The Clarion Ledger ran a story regarding the federal government suing Deutsche Bank because they lied about mortgages. It appears Deutsche was taking loan applications and failing to confirm the applicants’ employment. In fact, it appears that the bank wasn’t too concerned about whether the applicant was capable of making loan payments at all. The loan was insured by the government so if/when the applicant defaulted, the loan was paid in full. Deutsche apparently knew this and now the feds are seeking to get the money back. We represented 200 Mississippians against major banks several years ago who were doing the same thing. However, instead of helping, the President at the time (George W. Bush) passed an executive order that seriously impacted how defrauded homeowners could sue banks in State court! As a result, banks were allowed to prey on unsuspecting homeowners for years. You will recall that the collapse of the subprime housing industry led to the stockmarket crash a few years back. Oh well…here’s the story
Bank accused of loan fraud •Federal suit says Deutsche Bank lied about mortgages
The federal government sued Deutsche Bank Tuesday, saying the bank committed fraud and padded its pockets with undeserved income as it repeatedly lied so it could benefit from a government program that insured mortgages.
The lawsuit in U.S. District Court in Manhattan seeks to recover hundreds of millions of dollars in insurance claims that the government has had to pay when homeowners defaulted on their mortgages. The lawsuit also asked for punitive damages. The government said the bank made substantial profits between 2007 and 2009 from the resale of the risky mortgages, leaving the government to foot the bill for loans that defaulted. The mortgage insurance is issued by the Federal Housing Administration.
The lawsuit said the bank carried out the fraud through its subsidiary, MortgageIT, which employed more than 2,000 people at branches in all 50 states. Deutsche acquired MortgageIT in 2007.
At a news conference, U.S. Attorney Preet Bharara said the bank “repeatedly and brazenly” engaged in a pattern of reckless lending practices for mortgages “that were really ticking time bombs,” sometimes failing even to verify that a mortgage applicant had a job.
“In fact, they often seemed to treat red flags as if they were green lights,” he said.
Still, the prosecutor said the government found no evidence of the criminal intent necessary to take the case beyond a civil lawsuit. “Every lie is not a crime,” he said.

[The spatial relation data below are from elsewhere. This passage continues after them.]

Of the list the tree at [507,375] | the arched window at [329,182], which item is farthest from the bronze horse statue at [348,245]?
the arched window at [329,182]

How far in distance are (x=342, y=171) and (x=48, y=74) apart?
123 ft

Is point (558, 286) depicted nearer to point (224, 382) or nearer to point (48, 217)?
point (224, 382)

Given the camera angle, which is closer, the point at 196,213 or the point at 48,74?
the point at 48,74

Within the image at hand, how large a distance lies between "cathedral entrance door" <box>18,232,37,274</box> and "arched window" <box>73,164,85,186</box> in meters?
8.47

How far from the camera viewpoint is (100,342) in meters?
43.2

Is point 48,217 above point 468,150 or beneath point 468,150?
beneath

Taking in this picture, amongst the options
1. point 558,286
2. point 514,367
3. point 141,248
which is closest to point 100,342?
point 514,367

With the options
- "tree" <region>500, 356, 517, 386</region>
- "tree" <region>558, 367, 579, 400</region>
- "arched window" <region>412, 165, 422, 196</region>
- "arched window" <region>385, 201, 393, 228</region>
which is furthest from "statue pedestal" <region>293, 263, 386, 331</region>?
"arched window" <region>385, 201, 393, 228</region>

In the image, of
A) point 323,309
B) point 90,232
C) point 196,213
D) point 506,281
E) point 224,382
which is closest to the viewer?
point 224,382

In a statement, Deutsche spokeswoman Renee Calabro said the bank was reviewing it.
“We believe the claims against MortgageIT and Deutsche Bank are unreasonable and unfair, and we intend to defend against the action vigorously,” she said.
Calabro said nearly 90 percent of the activity described in the lawsuit occurred before Deutsche Bank acquired MortgageIT, which had been an FHA lender operating with government oversight for almost a decade.
Since last fall, federal regulators and attorneys general of all 50 states have been investigating lenders accused of cutting corners and using flawed documents to foreclose on many homeowners. In some cases, employees of financial institutions engaged in so-called robo-signing – approving documents in foreclosures without actually reading them. Foreclosure-fraud class-action lawsuits are also piling up against major banks nationwide.
Bharara said it “would not be a fantastical stretch to think we are looking at other lending institutions as well.”
The lawsuit against Deutsche Bank sought to recover more than $386 million that the Department of Housing and Urban Development has paid out in FHA insurance claims and related costs arising out of MortgageIT’s approval of more than 3,100 mortgages, among 1,400 loans that have defaulted so far.
HUD sets the rules for the FHA mortgage insurance program, including requirements relating to the adequacy of the borrower’s income to meet mortgage payments, the borrower’s creditworthiness and the appropriateness of the valuation of the property being purchased.
The lawsuit said Deutsche Bank and MortgageIT failed to comply with HUD rules and regulations regarding required quality control procedures, and then lied about their purported compliance.
Disclaimer: This blog is intended as general information purposes only, and is not a substitute for legal advice. Anyone with a legal problem should consult a lawyer immediately.